Als we de ruggengraat goed stapelen, dan volgt de rest van het skelet vanzelf: schouderbladen en armen, bekken en benen. Houd het advies van Yang Chengfu in gedachten: gebruik geen kracht (li), maar het natuurlijke vermogen van het menselijk lichaam om zich op te richten in het krachtenveld tussen hemel en aarde. Daarom is de houding wuji zo belangrijk. Door alleen maar te staan, leren we als vanzelf weer wat het betekent om opgericht te zijn. Vandaaruit kunnen we gaan bewegen.
We houden daarbij de ogen ontspannen op de horizon gericht. De blik is weids. We ademen door de neus. De geest is leeg in de zin van dat we alles laten komen en gaan zonder er onze aandacht speciaal op te richten. We zijn het ons wel bewust, maar we laten het met rust.
Het hoofd blijft bij elke beweging opgericht, de nek ontspannen. Als we bijvoorbeeld de Naald zinkt naar de zeebodem doen, dan laten we het hoofd niet hangen, de kruin blijft gestrekt, de rug lang. Als je de Slang kruipt door het gras doet, let er dan op dat het hoofd niet voor over valt. En bij Wuif handen als wolken, let erop dat het hoofd niet meedraait. Het hoofd blijft altijd recht op de romp, de neus op een lijn met de navel.

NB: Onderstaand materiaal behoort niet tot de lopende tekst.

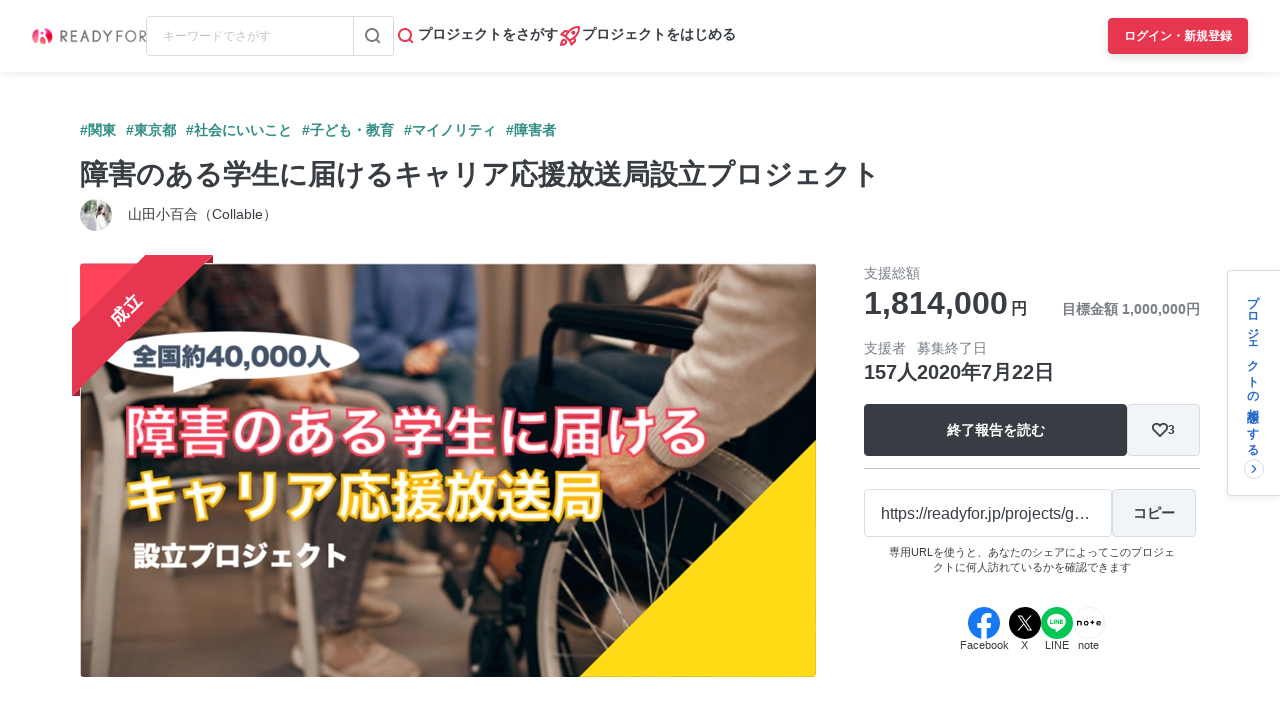

--- FILE ---
content_type: text/html; charset=UTF-8
request_url: https://readyfor.jp/projects/gathering/announcements/139249
body_size: 2118
content:
<!DOCTYPE html>
<html lang="en">
<head>
    <meta charset="utf-8">
    <meta name="viewport" content="width=device-width, initial-scale=1">
    <title></title>
    <style>
        body {
            font-family: "Arial";
        }
    </style>
    <script type="text/javascript">
    window.awsWafCookieDomainList = [];
    window.gokuProps = {
"key":"AQIDAHjcYu/GjX+QlghicBgQ/7bFaQZ+m5FKCMDnO+vTbNg96AGe85MAbDryaCIv+G5hkV9fAAAAfjB8BgkqhkiG9w0BBwagbzBtAgEAMGgGCSqGSIb3DQEHATAeBglghkgBZQMEAS4wEQQMfqv/41xp8mxCyZaoAgEQgDtphphf91j3ohtIdrkcZhOjtKVdO6T7EOagds3zsYaLwQPIN8cNivfF/va6SSQpupzbviLhd9a0ZTvohw==",
          "iv":"D549dAFKqQAAARkA",
          "context":"20SalcDGjslWwREKxMmx6qBCagbrfr+0EL/8DlRtm6fm9Yo6Fpgz/Pi/zudCftlIXgXROC9mSogQpfLctoSQvVBh//cv8gO4ZK7p77H9n7RnOxZhpuaPmT2TU9SidTNHbfozvVLJWL0pz2p7oTYSOx2URO6qjfup9Ul4W0FTif4LGES6FuZeNnQLoTyU3XnRv1XpH5bBHno8s4hGroMhI1/iOLQoP1KzDFKacrwxqP6LGTxXCI1jElaN483Wmfprs4C1z7fQx++zrU+GVLZccFDbgyka9qAfmnxrWhKSM8C0nyMVn1fLV/p4AoTXO/MI+V/o/cJoG+yE7iahxEEIyXFGMArX4IEnr2MKzbTfx1splI38wKx+R/FFhk2jdRDZRuSUp148m2aUbvwSA+YSUlDSW/2yM3+coyvPuA8NOKAeYhR2oWHOfUeFplzViTue0b1Nuo2eHW8VkxBWnstzbTM3CX/[base64]/mqmlvDsw+pl2TjV6od9OSqX5B+dK75FkOC6kZtD/fFuflfP+Eq+EHaTcdU+1/u6WH8LzCUSD8E2L2Qh5DAT85ObI2FdvobWgR"
};
    </script>
    <script src="https://1eb9d2339a12.f6bdac56.us-east-2.token.awswaf.com/1eb9d2339a12/3ae1f01a7efb/0a275c36d423/challenge.js"></script>
</head>
<body>
    <div id="challenge-container"></div>
    <script type="text/javascript">
        AwsWafIntegration.saveReferrer();
        AwsWafIntegration.checkForceRefresh().then((forceRefresh) => {
            if (forceRefresh) {
                AwsWafIntegration.forceRefreshToken().then(() => {
                    window.location.reload(true);
                });
            } else {
                AwsWafIntegration.getToken().then(() => {
                    window.location.reload(true);
                });
            }
        });
    </script>
    <noscript>
        <h1>JavaScript is disabled</h1>
        In order to continue, we need to verify that you're not a robot.
        This requires JavaScript. Enable JavaScript and then reload the page.
    </noscript>
</body>
</html>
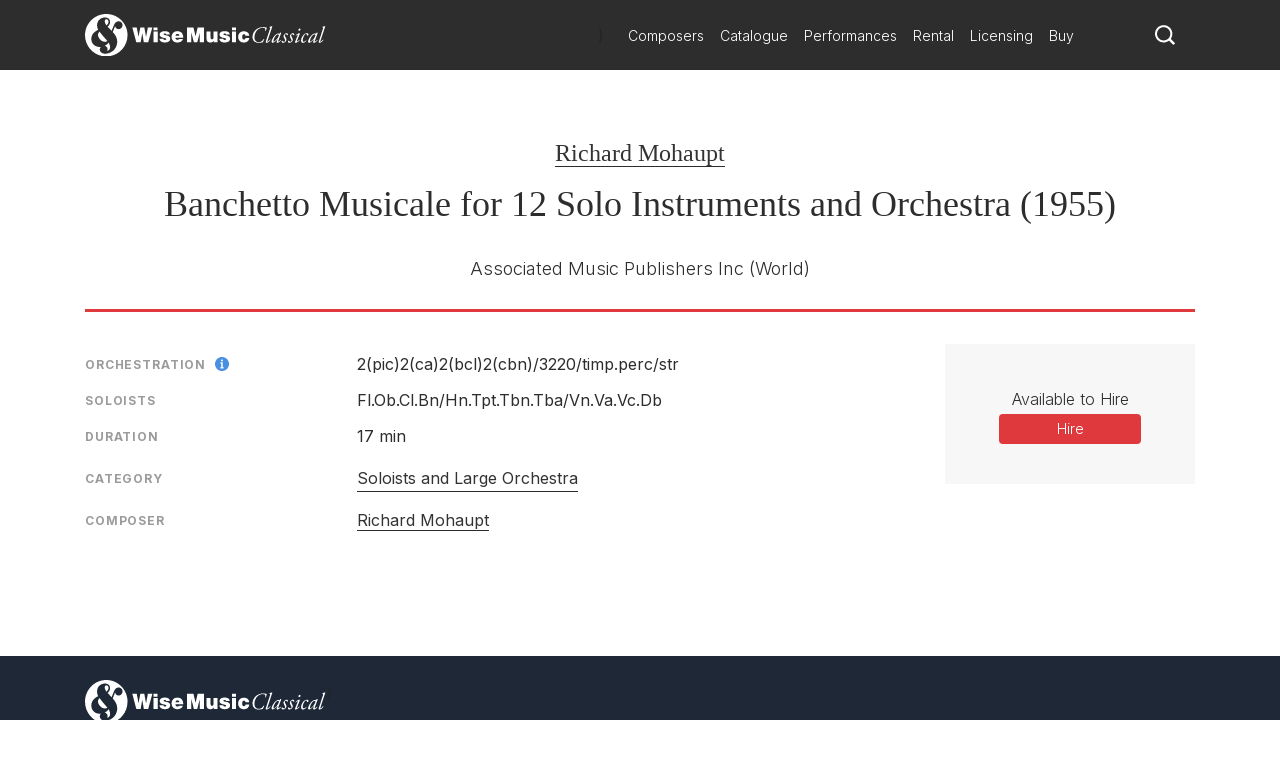

--- FILE ---
content_type: image/svg+xml
request_url: https://www.wisemusicclassical.com/img/icons/social/facebook-white.svg
body_size: 686
content:
<svg version="1.1" xmlns="http://www.w3.org/2000/svg" xmlns:xlink="http://www.w3.org/1999/xlink" x="0px" y="0px"
    viewBox="0 0 1000 1000" style="enable-background:new 0 0 1000 1000;" xml:space="preserve">
    <path fill="#ffffff" d="M703.2 345.8h-138.60000000000002v-90.80000000000001c0-34.099999999999994 22.699999999999932-42.099999999999994 38.60000000000002-42.099999999999994h97.59999999999991v-149.9l-134.5999999999999-0.5c-149.30000000000007 0-183.20000000000005 111.80000000000001-183.20000000000005 183.4v99.9h-86.39999999999998v154.39999999999998h86.39999999999998v437.2h181.70000000000005v-437.09999999999997h122.59999999999991l15.900000000000091-154.5z"></path>
</svg>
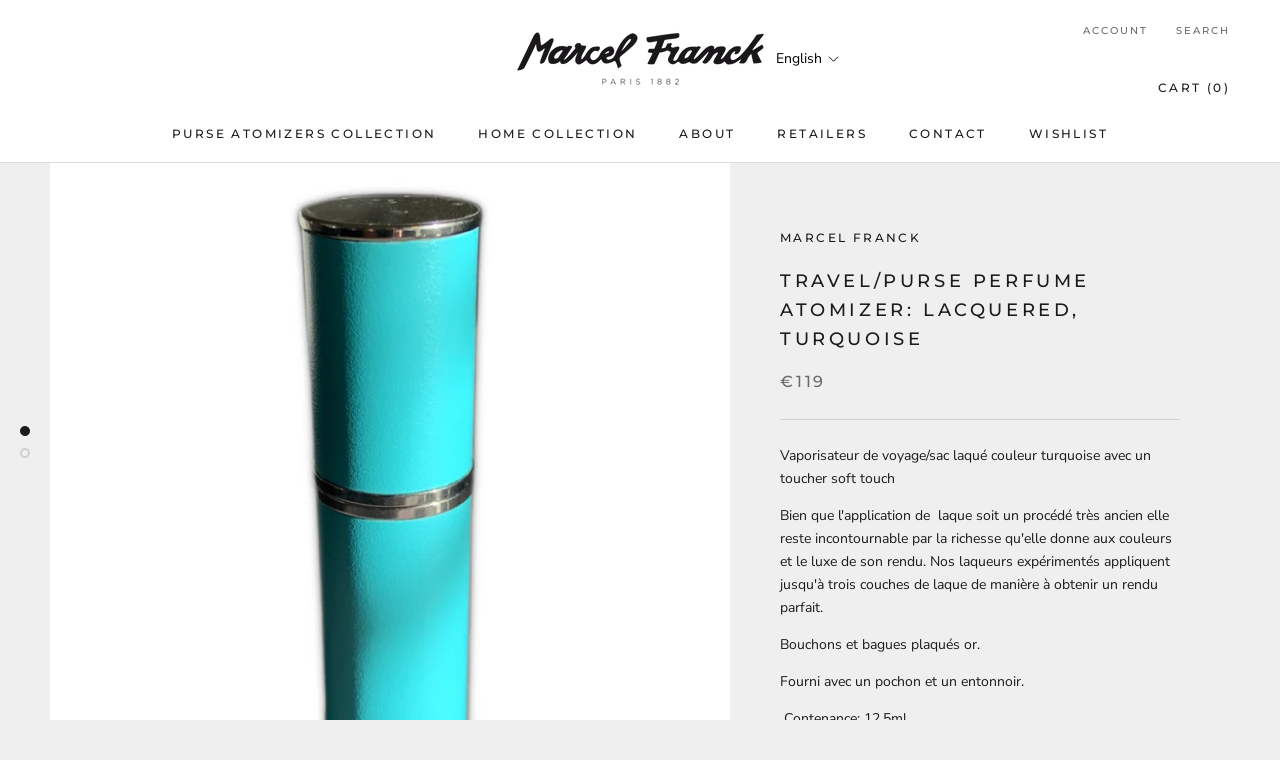

--- FILE ---
content_type: text/css
request_url: https://marcelfranck.com/cdn/shop/t/10/assets/marcelfranck.scss.css?v=78034584693099399731537799136
body_size: -384
content:
.Cart__Checkout{display:inline-flex}#ly-slick-languages-switcher{display:inline-block;max-width:140px;vertical-align:middle}.dd-selected-text{color:currentColor}.dd-pointer-down{border-top:solid 5px currentColor!important}.dd-pointer-down.dd-pointer-up{border-bottom:solid 5px currentColor!important}.dd-select,.dd-options.dd-click-off-close{max-width:140px;background:transparent!important;border:solid 1px transparent!important}.dd-selected,.dd-option{display:flex!important}.dd-option-image,.dd-selected-image{margin-right:8px}h2#store-locator-title{text-transform:uppercase;text-align:center;font-size:1.5em;padding-top:.7em;font-family:Montserrat,sans-serif}.search_bar{display:flex;align-items:center}.search_bar button{border-radius:0!important;box-shadow:none!important;background:#1c1b1b!important;padding:2px 15px!important;border:none!important}#address_search{padding:2px 10px!important;border:1px solid #e0e0e0!important}@media (max-width: 650px){h2#store-locator-title{font-size:inherit}#address_search{width:100%}.search_bar{display:block}}.Rte p:not(:last-child),.Rte ul:not(:last-child),.Rte ol:not(:last-child){margin-bottom:1em}
/*# sourceMappingURL=/cdn/shop/t/10/assets/marcelfranck.scss.css.map?v=78034584693099399731537799136 */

Taiji in het dagelijks leven
Twee jaar geleden schreef ik op de website een stukje over taiji contra smartphone. Kenneth Hansraj berekende in een studie over nekbelasting, hoeveel druk er uitgeoefend wordt op je wervelkolom als je je hoofd buigt. Die druk loopt snel op: bij 0 graden is de druk 5 kilo. Je houdt dan het hoofd rechtop. Laat je het hoofd 15 graden hangen, dan loopt de druk op naar 12 kilo, een vol kratje bier. Bij 30 graden is dat al 18 kilo, het gemiddelde gewicht van een peuter van 5 jaar. Bij 45 graden inmiddels 22 kilo, net iets meer dan je mee mag nemen als koffergewicht in het vliegtuig. En bij 60 graden is de druk 27 kilo: meer dan een groot verpakking kattenbakgrit!
Dus maak het een dagelijkse mantra: houdt het hoofd recht!
[1] Wuji Qigong: harvesting Inner resources, een interview met Fong Ha door Marvin Smalheiser; vertaling uit het Engels door mij.